Copy the lines of the listing below without changes, from the line containing "Judging by this" through the end of the listing, inclusive.

Supplied entries:
- - - - - - -

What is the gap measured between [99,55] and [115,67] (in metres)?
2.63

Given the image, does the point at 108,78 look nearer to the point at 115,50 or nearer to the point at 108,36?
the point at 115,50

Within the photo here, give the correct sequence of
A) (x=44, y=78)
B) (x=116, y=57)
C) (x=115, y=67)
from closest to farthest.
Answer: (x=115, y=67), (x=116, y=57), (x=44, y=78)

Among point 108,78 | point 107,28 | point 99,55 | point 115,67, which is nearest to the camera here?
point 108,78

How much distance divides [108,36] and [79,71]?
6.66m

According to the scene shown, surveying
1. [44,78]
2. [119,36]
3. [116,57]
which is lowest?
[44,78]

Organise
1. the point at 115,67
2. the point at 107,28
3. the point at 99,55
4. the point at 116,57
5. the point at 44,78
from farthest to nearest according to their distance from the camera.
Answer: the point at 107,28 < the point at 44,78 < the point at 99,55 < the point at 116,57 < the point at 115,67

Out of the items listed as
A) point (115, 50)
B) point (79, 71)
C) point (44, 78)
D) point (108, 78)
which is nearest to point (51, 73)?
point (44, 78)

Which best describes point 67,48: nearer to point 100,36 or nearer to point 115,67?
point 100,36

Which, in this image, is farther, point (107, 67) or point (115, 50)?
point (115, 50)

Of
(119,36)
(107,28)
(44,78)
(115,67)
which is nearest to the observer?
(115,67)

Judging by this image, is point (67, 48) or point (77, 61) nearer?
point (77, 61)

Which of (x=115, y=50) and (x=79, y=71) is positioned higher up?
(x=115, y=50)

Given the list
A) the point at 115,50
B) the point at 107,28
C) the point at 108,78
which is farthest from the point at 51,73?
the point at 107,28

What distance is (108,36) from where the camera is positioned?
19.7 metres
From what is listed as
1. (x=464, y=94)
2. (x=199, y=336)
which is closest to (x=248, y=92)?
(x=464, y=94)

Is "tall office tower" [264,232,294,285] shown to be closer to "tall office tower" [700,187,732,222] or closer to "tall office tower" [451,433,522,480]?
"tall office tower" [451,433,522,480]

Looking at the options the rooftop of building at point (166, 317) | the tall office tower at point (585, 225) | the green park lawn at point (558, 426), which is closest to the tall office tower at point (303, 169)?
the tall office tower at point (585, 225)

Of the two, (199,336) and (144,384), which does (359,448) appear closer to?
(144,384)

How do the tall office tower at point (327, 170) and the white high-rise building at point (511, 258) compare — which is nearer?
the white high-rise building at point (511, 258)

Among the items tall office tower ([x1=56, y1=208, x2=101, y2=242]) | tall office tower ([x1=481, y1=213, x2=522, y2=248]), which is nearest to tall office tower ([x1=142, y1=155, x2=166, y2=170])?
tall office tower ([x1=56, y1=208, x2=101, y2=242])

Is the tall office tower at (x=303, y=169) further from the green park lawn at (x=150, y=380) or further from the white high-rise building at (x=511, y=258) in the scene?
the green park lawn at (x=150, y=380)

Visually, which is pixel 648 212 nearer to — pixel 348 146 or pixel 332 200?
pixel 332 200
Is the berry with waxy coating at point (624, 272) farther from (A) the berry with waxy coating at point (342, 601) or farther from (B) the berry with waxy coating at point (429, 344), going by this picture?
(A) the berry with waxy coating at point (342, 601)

- - - - - - -

Output below:
Judging by this image, is point (67, 48) or point (77, 61) nearer?
point (77, 61)

Which of (x=115, y=50) and (x=79, y=71) is positioned higher up?
(x=115, y=50)

Given the list
A) the point at 115,50
B) the point at 107,28
C) the point at 108,78
which is farthest from the point at 51,73?
the point at 107,28

What distance is (108,36) from where the camera is positioned?
19.7 metres
From what is listed as
1. (x=464, y=94)
2. (x=199, y=336)
which is closest to (x=248, y=92)?
(x=464, y=94)

Is "tall office tower" [264,232,294,285] shown to be closer to "tall office tower" [700,187,732,222] or closer to "tall office tower" [451,433,522,480]?
"tall office tower" [451,433,522,480]

Looking at the options the rooftop of building at point (166, 317) | the tall office tower at point (585, 225) | the green park lawn at point (558, 426), which is closest to the tall office tower at point (303, 169)?
the tall office tower at point (585, 225)

Of the two, (199,336) and (144,384), which does (359,448) appear closer to?
(144,384)

How do the tall office tower at point (327, 170) and the white high-rise building at point (511, 258) compare — which is nearer?
the white high-rise building at point (511, 258)

Among the items tall office tower ([x1=56, y1=208, x2=101, y2=242]) | tall office tower ([x1=481, y1=213, x2=522, y2=248]), which is nearest to tall office tower ([x1=142, y1=155, x2=166, y2=170])?
tall office tower ([x1=56, y1=208, x2=101, y2=242])

Is the tall office tower at (x=303, y=169) further from the green park lawn at (x=150, y=380) or further from the white high-rise building at (x=511, y=258) in the scene?
the green park lawn at (x=150, y=380)

Visually, which is pixel 648 212 nearer to — pixel 348 146 or pixel 332 200?
pixel 332 200
Is the berry with waxy coating at point (624, 272) farther from (A) the berry with waxy coating at point (342, 601) or farther from (B) the berry with waxy coating at point (429, 344), going by this picture?
(A) the berry with waxy coating at point (342, 601)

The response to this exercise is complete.